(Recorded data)
------------------------------------

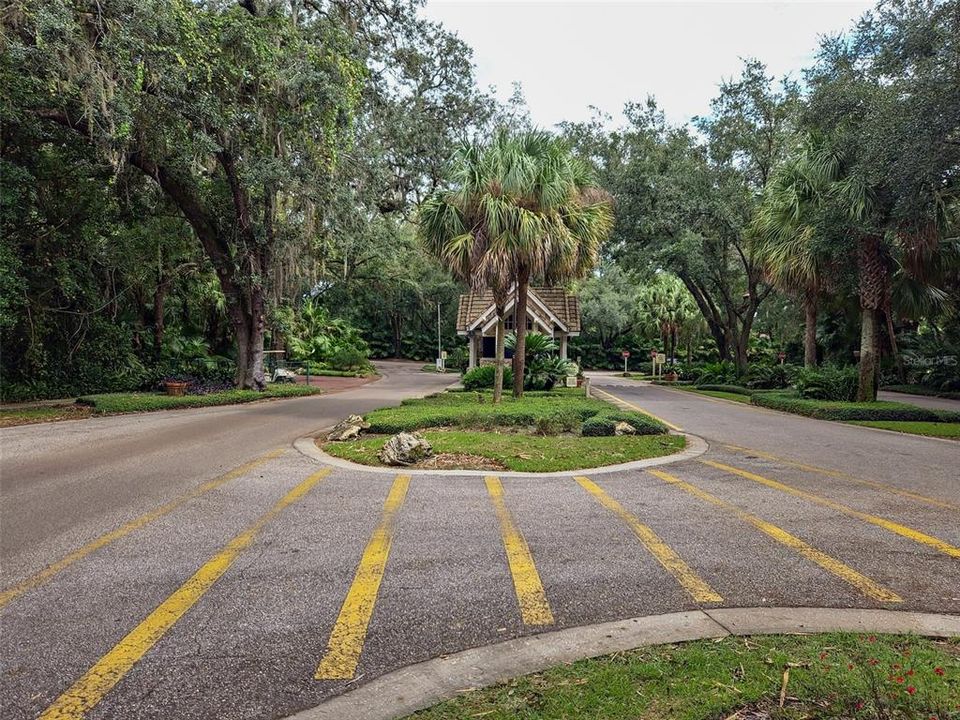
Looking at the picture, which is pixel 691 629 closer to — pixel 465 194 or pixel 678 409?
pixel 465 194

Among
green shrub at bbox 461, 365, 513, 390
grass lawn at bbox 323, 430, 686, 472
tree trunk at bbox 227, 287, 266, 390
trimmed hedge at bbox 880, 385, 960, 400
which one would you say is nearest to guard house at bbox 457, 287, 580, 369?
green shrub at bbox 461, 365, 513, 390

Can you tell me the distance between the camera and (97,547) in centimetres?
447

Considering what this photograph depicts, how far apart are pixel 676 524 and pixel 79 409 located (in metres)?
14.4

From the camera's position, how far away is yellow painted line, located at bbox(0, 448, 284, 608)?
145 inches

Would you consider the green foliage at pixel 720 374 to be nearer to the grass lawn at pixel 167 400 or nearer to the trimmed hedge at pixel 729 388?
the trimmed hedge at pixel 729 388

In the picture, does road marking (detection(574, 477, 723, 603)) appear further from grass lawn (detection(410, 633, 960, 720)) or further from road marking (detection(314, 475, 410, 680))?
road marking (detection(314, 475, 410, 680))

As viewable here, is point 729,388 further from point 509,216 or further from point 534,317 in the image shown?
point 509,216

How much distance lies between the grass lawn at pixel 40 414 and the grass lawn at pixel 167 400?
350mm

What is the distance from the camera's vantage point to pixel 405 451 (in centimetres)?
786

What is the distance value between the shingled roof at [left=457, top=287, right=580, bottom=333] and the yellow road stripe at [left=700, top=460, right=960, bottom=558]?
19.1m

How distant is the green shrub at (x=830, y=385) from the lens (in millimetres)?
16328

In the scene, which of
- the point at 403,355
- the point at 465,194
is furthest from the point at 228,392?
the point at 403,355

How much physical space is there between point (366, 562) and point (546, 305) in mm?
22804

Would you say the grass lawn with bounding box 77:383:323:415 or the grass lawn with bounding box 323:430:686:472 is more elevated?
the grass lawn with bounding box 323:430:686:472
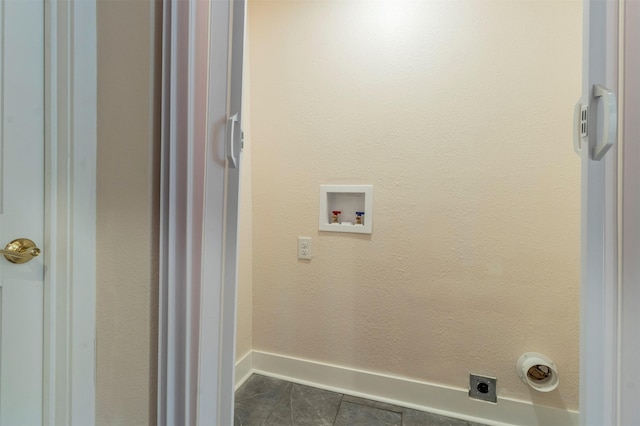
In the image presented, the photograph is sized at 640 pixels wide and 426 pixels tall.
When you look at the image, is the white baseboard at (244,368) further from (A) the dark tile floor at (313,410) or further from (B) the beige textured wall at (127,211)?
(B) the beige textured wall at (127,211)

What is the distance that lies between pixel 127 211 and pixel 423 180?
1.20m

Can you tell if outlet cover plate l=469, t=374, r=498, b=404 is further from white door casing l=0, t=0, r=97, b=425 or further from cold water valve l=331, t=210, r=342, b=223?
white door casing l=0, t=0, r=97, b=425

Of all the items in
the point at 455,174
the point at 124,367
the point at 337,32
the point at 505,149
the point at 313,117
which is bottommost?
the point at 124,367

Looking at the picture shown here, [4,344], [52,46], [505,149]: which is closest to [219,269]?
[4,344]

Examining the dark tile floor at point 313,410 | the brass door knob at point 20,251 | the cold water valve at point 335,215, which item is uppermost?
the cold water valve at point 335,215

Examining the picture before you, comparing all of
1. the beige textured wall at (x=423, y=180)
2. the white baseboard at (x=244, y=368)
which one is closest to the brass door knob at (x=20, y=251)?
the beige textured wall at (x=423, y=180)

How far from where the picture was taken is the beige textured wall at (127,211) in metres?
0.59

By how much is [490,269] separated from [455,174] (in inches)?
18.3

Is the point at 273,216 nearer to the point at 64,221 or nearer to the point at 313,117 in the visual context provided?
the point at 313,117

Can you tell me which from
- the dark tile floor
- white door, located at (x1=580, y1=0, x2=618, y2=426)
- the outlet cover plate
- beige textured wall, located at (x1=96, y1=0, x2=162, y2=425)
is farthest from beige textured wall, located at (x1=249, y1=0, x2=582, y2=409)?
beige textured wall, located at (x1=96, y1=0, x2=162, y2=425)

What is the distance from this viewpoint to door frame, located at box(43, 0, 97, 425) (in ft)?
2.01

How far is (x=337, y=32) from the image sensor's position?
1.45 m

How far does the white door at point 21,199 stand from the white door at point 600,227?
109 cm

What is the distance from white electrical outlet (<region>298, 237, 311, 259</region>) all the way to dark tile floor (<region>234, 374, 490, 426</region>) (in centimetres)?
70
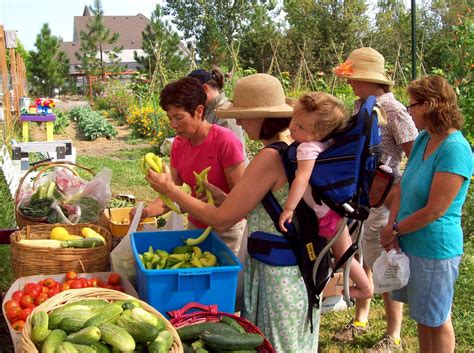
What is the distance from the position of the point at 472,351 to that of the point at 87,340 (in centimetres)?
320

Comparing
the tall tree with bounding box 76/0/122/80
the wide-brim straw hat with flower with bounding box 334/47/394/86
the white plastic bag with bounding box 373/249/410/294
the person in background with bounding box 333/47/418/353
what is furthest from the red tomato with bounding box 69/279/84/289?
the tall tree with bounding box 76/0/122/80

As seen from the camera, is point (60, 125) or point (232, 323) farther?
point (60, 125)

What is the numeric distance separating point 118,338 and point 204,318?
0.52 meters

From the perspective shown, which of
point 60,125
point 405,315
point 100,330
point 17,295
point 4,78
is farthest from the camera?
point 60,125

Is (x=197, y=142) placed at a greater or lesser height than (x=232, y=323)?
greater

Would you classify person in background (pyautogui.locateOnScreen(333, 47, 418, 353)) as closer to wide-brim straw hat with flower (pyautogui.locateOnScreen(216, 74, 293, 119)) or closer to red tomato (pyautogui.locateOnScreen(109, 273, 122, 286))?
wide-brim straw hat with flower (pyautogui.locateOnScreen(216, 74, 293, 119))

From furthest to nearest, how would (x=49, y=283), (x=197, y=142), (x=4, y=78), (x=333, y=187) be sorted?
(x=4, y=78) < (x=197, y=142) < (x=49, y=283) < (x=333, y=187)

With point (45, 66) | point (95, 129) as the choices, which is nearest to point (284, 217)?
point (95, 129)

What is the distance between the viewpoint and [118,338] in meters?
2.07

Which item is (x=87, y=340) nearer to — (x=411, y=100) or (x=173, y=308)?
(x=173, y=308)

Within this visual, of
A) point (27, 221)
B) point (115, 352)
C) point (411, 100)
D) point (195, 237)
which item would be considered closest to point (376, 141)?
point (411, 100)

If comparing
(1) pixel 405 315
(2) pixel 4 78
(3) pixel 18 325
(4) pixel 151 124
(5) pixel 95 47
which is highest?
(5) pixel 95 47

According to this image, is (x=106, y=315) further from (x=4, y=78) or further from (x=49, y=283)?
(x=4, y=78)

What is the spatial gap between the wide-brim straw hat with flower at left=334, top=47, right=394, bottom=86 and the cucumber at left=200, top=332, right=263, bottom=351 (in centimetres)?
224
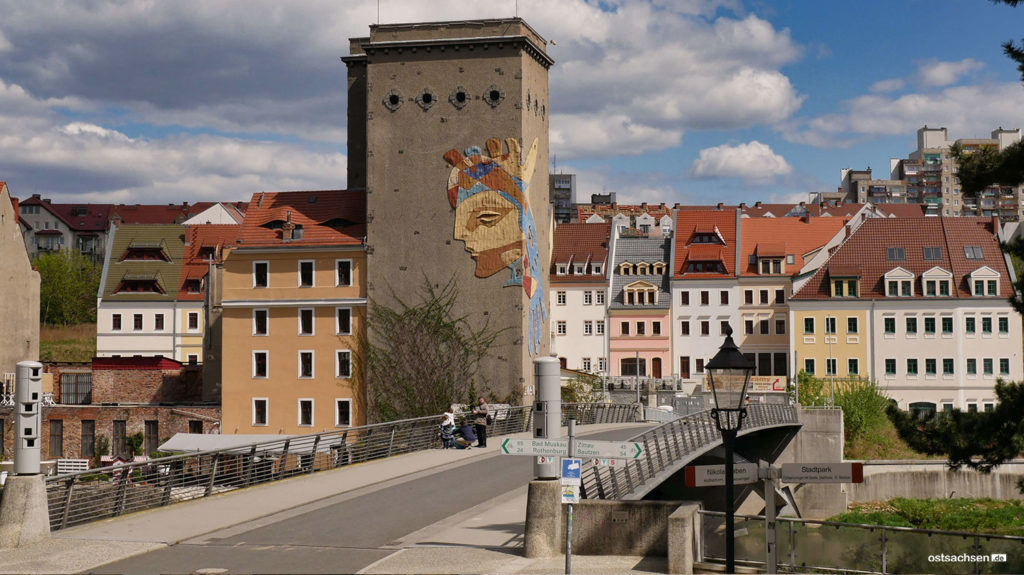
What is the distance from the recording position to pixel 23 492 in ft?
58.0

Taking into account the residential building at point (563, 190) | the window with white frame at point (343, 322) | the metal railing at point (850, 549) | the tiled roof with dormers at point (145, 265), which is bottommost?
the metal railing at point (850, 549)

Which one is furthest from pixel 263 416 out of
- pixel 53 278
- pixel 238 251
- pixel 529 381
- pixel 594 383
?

------------------------------------

Description of the task:
Copy out the data above exactly, except the pictures.

Task solution:
Looking at the picture, which is pixel 691 629 closer to — pixel 465 194 or pixel 678 409?
pixel 465 194

Among
green shrub at bbox 461, 365, 513, 390
grass lawn at bbox 323, 430, 686, 472
tree trunk at bbox 227, 287, 266, 390
trimmed hedge at bbox 880, 385, 960, 400
which one would you say is nearest to guard house at bbox 457, 287, 580, 369?
green shrub at bbox 461, 365, 513, 390

Can you tell me the distance between the camera and (97,547) in centimetres?
447

Considering what this photograph depicts, how far apart are pixel 676 524 and pixel 79 409 located (in metres)?
14.4

From the camera's position, how far away is yellow painted line, located at bbox(0, 448, 284, 608)?
145 inches

Would you consider the green foliage at pixel 720 374 to be nearer to the grass lawn at pixel 167 400 or nearer to the trimmed hedge at pixel 729 388?
the trimmed hedge at pixel 729 388

In the picture, does road marking (detection(574, 477, 723, 603)) appear further from grass lawn (detection(410, 633, 960, 720)) or further from road marking (detection(314, 475, 410, 680))?
road marking (detection(314, 475, 410, 680))

As viewable here, is point 729,388 further from point 509,216 or further from point 534,317 in the image shown?
point 509,216

How much distance lies between the grass lawn at pixel 40 414 and the grass lawn at pixel 167 400?
350mm

What is the distance from the camera's vantage point to pixel 405 451 (in centimetres)?
786

What is the distance value between the shingled roof at [left=457, top=287, right=580, bottom=333] and the yellow road stripe at [left=700, top=460, right=960, bottom=558]?
19.1m

How distant is the green shrub at (x=830, y=385) from the lens (in millimetres)?
16328

In the scene, which of
- the point at 403,355
- the point at 465,194
is furthest from the point at 228,392?
the point at 403,355

How much physical space is there between point (366, 562) and point (546, 305) in mm?
22804

Would you say the grass lawn with bounding box 77:383:323:415 or the grass lawn with bounding box 323:430:686:472 is more elevated?
the grass lawn with bounding box 323:430:686:472
In the image presented, the photograph is sized at 640 pixels wide and 426 pixels tall.
When you look at the image, is the white baseboard at (244,368) further from (A) the dark tile floor at (313,410) or further from (B) the beige textured wall at (127,211)?
(B) the beige textured wall at (127,211)

What is the distance that lies between pixel 127 211 and pixel 423 180?
1.20m

Can you tell if outlet cover plate l=469, t=374, r=498, b=404 is further from white door casing l=0, t=0, r=97, b=425 or further from cold water valve l=331, t=210, r=342, b=223?
white door casing l=0, t=0, r=97, b=425

Of all the items in
the point at 455,174
the point at 124,367
the point at 337,32
the point at 505,149
the point at 313,117
which is bottommost?
the point at 124,367

Looking at the picture shown here, [4,344], [52,46], [505,149]: which is closest to [219,269]?
[4,344]

Examining the dark tile floor at point 313,410 | the brass door knob at point 20,251 | the cold water valve at point 335,215, which item is uppermost?
the cold water valve at point 335,215

Examining the picture before you, comparing all of
1. the beige textured wall at (x=423, y=180)
2. the white baseboard at (x=244, y=368)
which one is closest to the brass door knob at (x=20, y=251)?
the beige textured wall at (x=423, y=180)

How far from where the picture was taken is the beige textured wall at (127,211) in metres?
0.59

By how much is [490,269] separated from [455,174] (in inches)?
18.3

Is the point at 273,216 nearer to the point at 64,221 or nearer to the point at 313,117 in the visual context provided?
the point at 313,117

Can you tell me which from
- the dark tile floor
- white door, located at (x1=580, y1=0, x2=618, y2=426)
- the outlet cover plate
- beige textured wall, located at (x1=96, y1=0, x2=162, y2=425)
is farthest from beige textured wall, located at (x1=249, y1=0, x2=582, y2=409)?
beige textured wall, located at (x1=96, y1=0, x2=162, y2=425)

What is the distance from this viewpoint to door frame, located at box(43, 0, 97, 425) (in ft)?
2.01

How far is (x=337, y=32) from the image sensor's position?
1.45 m

How far does the white door at point 21,199 stand from the white door at point 600,227?
109 cm

What is the distance from white electrical outlet (<region>298, 237, 311, 259</region>) all the way to dark tile floor (<region>234, 374, 490, 426</region>) (in centimetres)?
70
What is the distance from the position of the point at 472,351 to that of the point at 87,340 (in centimetres)?
320

Comparing
the tall tree with bounding box 76/0/122/80
the wide-brim straw hat with flower with bounding box 334/47/394/86
the white plastic bag with bounding box 373/249/410/294
the person in background with bounding box 333/47/418/353
what is furthest from the red tomato with bounding box 69/279/84/289?
the tall tree with bounding box 76/0/122/80

As seen from the camera, is point (60, 125) or point (232, 323) farther?
point (60, 125)

What is the numeric distance separating point 118,338 and point 204,318?
0.52 meters

From the perspective shown, which of
point 60,125
point 405,315
point 100,330
point 17,295
point 4,78
is farthest from the camera?
point 60,125

Is (x=197, y=142) placed at a greater or lesser height than (x=232, y=323)?
greater

Would you classify person in background (pyautogui.locateOnScreen(333, 47, 418, 353)) as closer to wide-brim straw hat with flower (pyautogui.locateOnScreen(216, 74, 293, 119)) or closer to red tomato (pyautogui.locateOnScreen(109, 273, 122, 286))?
wide-brim straw hat with flower (pyautogui.locateOnScreen(216, 74, 293, 119))

From furthest to nearest, how would (x=49, y=283), (x=197, y=142), (x=4, y=78), (x=333, y=187) be sorted?
(x=4, y=78) < (x=197, y=142) < (x=49, y=283) < (x=333, y=187)

With point (45, 66) | point (95, 129) as the choices, which is nearest to point (284, 217)?
point (95, 129)

What is the distance between the viewpoint and [118,338] in meters?
2.07

Which item is (x=87, y=340) nearer to — (x=411, y=100) or (x=173, y=308)?
(x=173, y=308)

Within this visual, of
A) point (27, 221)
B) point (115, 352)
C) point (411, 100)
D) point (195, 237)
which item would be considered closest to point (376, 141)?
point (411, 100)

If comparing
(1) pixel 405 315
(2) pixel 4 78
(3) pixel 18 325
(4) pixel 151 124
(5) pixel 95 47
which is highest?
(5) pixel 95 47

According to this image, is (x=106, y=315) further from (x=4, y=78) or further from (x=49, y=283)?
(x=4, y=78)

What is the spatial gap between the wide-brim straw hat with flower at left=334, top=47, right=394, bottom=86 and the cucumber at left=200, top=332, right=263, bottom=351 (in centimetres)?
224
What is the distance from the recording position to pixel 23 492 in ft?
58.0

Taking into account the residential building at point (563, 190) | the window with white frame at point (343, 322) | the metal railing at point (850, 549) | the tiled roof with dormers at point (145, 265), which is bottommost?
the metal railing at point (850, 549)

Which one is furthest from pixel 263 416 out of
- pixel 53 278
- pixel 238 251
- pixel 529 381
- pixel 594 383
?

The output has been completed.